Having lived in four countries, traveled to five continents, and kept a passport with added pages for more stamps, I have always prided myself on my adaptation skills. Until I set foot, for the second time, on the land that I fondly remember as a place of passion, joy and vibrancy. It welcomed me the same way it did the first time I arrived: “Akwaaba! Welcome to Ghana!” I was absolutely ecstatic to spend the next four months of my junior year in college abroad — studying beyond the defined spaces of a classroom, learning beyond the rigid lines of a textbook.

The 60-year-old young-hearted man that we affectionately call “Wofa,” a word that means “uncle” in one of the many local Ghanaian tongues, gave us our first language lecture as we sat around a meeting table inside our hotel, atop a hill in a district called Aburi. “Gye Wani!” he said excitedly, “this is the first sentence I will teach you, and I want you to remember it, and remind yourself of it constantly.” He scanned across the room before he let out a smile, “it means to enjoy your life!”

After that class, we would always hear “Gye Wani” throughout our day — on our way to lectures, before a meal, after a meal, or even before a dreaded exam. Wofa was our program coordinator, but he was also our rock. Despite cultural barriers or age differences, he always repeated to us the one phrase that defied the distance we had between us.

Change is integral and inherent in life, and to resist that which is natural is to place oneself in unneeded disorder. I did not know that until I realized you simply cannot prepare or expect enough. After spending a month in urban Accra, where we visited start-up businesses and joined campus lectures, we headed up north and traveled down south to see the presence of globalization and development in each sector of the Ghanaian society. We spent hours in our 30- seat bus, moving from place to place, making overnight stays at places with completely different living conditions that I could never fully prepare for. It seemed like everything was falling apart, both literally and figuratively, as each day my luggage became heavier and harder to close, and the thought of not being able to prepare for what is to come made me feel disappointed and hurt.

One day, just like many others, during our stay at a traditional Ghanaian village of 300 living on subsistence farming, Wofa routinely unfolded the sheet of paper that he always kept in his pocket — it recorded our daily activities and schedules — and was preparing to give us our itinerary for the next day.

“Tomorrow, I don’t have anything planned. It is your day to do whatever you want. Each day, we have a schedule. But tomorrow, I want you to enjoy yourself. Enjoy your life!” He scanned across the room as he enunciated the last three words energetically. But the thought of having empty spaces in my daily routine haunted me. I’ve been planning and preparing, for the next day, for the next month. If you were to ask me what I wanted to do with my life in the next three years, I could give you a proposition to the nearest month, with three backup options in case of emergency. That has always been the person that I am.

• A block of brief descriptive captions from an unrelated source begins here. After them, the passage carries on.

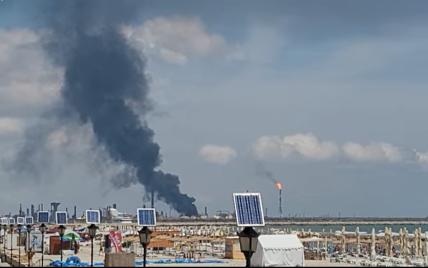 В Румынии произошел взрыв на крупнейшем нефтеперерабатывающем заводе: видео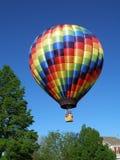Färgrik ballong för varm luft Arkivfoton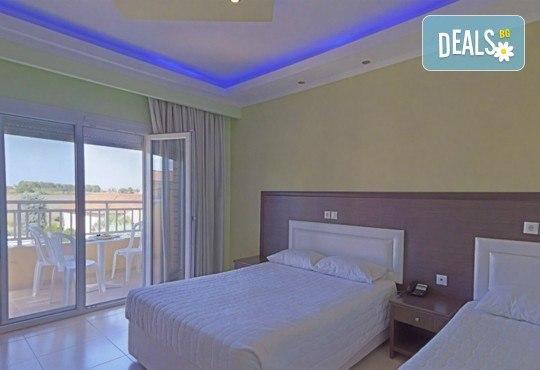 Почивка през септември на Олимпийската ривиера, Гърция, с Теско Груп! 3 нощувки на база All Inclusive в Grand Platon Hotel 4*, Pieria! - Снимка 5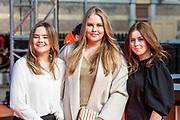 DEN HAAG, 27-04-2021, Paleis Noordeinde<br /> <br /> Vanaf het terrein van Paleis Noordeinde sluiten The Streamers Koningsdag feestelijk af. Op het binnenplein van het Koninklijk Staldepartement geven The Streamers het tweede concert van hun 'Holland Tour'. Foto: Brunopress/Patrick van Emst<br /> <br /> King Willem-Alexander, Queen Maxima with their daughters Princess Amalia, Princess Alexia and Princess Ariane during King's Day 2021<br /> <br /> Op de foto:  Prinses Amalia, Prinses Alexia en Prinses Ariane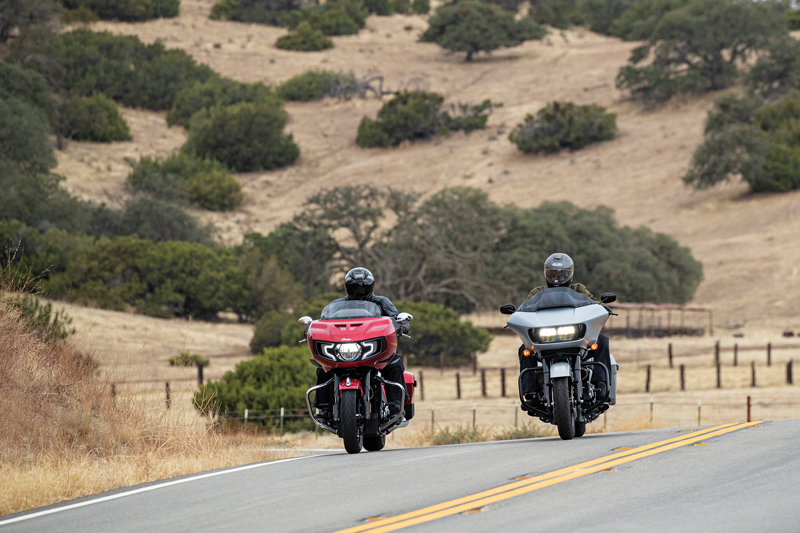 Road Glide vs Challenger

I finished the rest of my dinner in a state of subtle panic. Before I stood up to clear my dishes, Wofa raised his hand and, with the same affectionate smile, said, “Remember, yesterday has passed; we forget it. Tomorrow is not here; we don’t think about it. Today, today is important. So, you know what to do. Gye Wani!”

I was stunned by his radiant and delightful outlook on life. I’ve been offered plenty of life lessons. But I guess it only resonates with you when you need it the most. “Gye Wani,” a simple phrase that had been said to me so many times that I would sometimes humorously beat Wofa to the punch and shout it out before he gave us his daily reminder, all of a sudden held so much meaning to me.

We hold expectations of people, places and things in hope that they will remain constant for us. But swiftly, after that constant is no more, we’re faced with disappointment, or even a sense of betrayal. Although I had experienced changes, I had never fully faced up to change. I have planned to adapt, but I can never catch up with the evolution of self as we descend and ascend through different stages of our experiences.

“Gye Wani!” — the two words I repeat to remind myself to always be ahead of my expectations, to live in the moment, to enjoy myself. Above all, to just be.